Of recent our colleagues have reported cases of hostage-taking in Bonny which affected a foreign vessel. Also, the local vessels are not comfortable. There is fear everywhere. So far, no deaths have been reported. In the latest attack of a foreign vessel, out of the 11 crews only one person had been found. We have not had any other report about the rest of them.

“Following the increased harassment of our members, I had to write the Marine police and they have responded that they are on top of the situation. Our members have informed me that they are having a respite now. Before now, on daily basis, the police used to extort money from the mariners. Sometimes they move with boats that are not in police colour. They used to hire local boats too.

“My advice is that the government should provide jobs for the youths and provide more fleet. They should make the maritime business come alive again. The maritime business is dull now” he said.
General manager, Nigerian Inland Waterways Agency (NIWA), Mr Tayo Fadile, for instance that they have provided 12 boats that patrol the Nigerian inland waters stretching from Lokoja to Delta, River Niger Warri and Port Harcourt.

“If it is in the Nigerian local inland waters we have 12 patrol boats that move around the country nationwide. They try to monitor the inland waterways. The inland waterways are not too active because the waters are required to be dredged. For that of River Niger, we are working on patrolling that one. We have patrol boats for Onitsha, Port Harcourt and Lokoja. They patrol the waters regularly. But if it is all those ones outside the Nigerian waterways we don’t have control over that. It is Nigerian Maritime Administration and Safety Agency (NIMASA) and probably the Navy that have control over that one” he submitted.

Chairman, (Tin Can Port chapter), International Freight Forwarders Association (IFFA), Chief Patrick Chukwu, noted that if the insecurity in Nigeria persists, foreign vessels will avoid Nigeria and that will reduce throughput and development will be affected.

“It beats my imagination how the president can wake up and approve such a security contract without recourse to the National Assembly and things will move on as usual. There is a separation of powers but people do what they want. My question is, how can they continue to do this? What will be the outcome?
If the insecurity persists, foreign vessels will decide to go to neighbouring countries and that will reduce our throughput and economic sabotage will thrive. Development will reduce and investors will leave.

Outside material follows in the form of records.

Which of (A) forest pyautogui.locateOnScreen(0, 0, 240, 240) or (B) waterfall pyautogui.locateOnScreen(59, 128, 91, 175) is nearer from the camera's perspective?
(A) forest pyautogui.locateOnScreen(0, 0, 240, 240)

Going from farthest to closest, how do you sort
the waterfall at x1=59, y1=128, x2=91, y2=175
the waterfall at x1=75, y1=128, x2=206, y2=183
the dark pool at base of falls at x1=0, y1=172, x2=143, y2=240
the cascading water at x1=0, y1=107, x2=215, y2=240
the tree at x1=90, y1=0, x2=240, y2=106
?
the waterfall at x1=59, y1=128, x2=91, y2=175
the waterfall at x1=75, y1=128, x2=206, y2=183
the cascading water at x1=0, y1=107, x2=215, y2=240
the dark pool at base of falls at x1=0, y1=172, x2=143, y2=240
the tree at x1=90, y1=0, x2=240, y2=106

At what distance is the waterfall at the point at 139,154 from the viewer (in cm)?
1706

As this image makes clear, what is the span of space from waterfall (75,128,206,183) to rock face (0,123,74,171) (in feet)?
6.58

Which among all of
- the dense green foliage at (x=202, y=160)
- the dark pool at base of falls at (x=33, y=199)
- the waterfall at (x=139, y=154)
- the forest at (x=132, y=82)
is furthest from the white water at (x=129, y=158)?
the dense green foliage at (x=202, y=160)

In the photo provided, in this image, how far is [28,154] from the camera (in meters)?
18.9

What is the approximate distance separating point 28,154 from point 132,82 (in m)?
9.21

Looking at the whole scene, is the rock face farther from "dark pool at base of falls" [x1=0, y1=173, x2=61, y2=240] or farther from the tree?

My advice is for the government to overhaul the security agencies in the country. That will engender new blood in the system” he suggested.

President, National Council of Managing Directors of Customs Licensed Customs Agents (NCMDLCA) Lucky Amiwero agreed that constant security threats on Nigerian waters will cause surcharge on freights and people will be discouraged to sail Nigerian waters.

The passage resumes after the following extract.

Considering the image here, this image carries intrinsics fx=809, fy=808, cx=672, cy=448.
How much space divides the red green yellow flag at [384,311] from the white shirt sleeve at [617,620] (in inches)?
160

“The problem of Nigerian waterways is that our waterways should be safe because if it is not safe, it will attract some surcharge. The freight will be high and it will discourage people from bringing ships into the country. So, we must make sure that our waterways are safe, free from priate attacks. If they (pirates) are allowed to continue with their operations people will declare our zone a war zone and apply surcharge on most of the freights. They (government) should try as much as possible to make the waterways safe. That is the issue of the navy and in conjunction with NIMASA.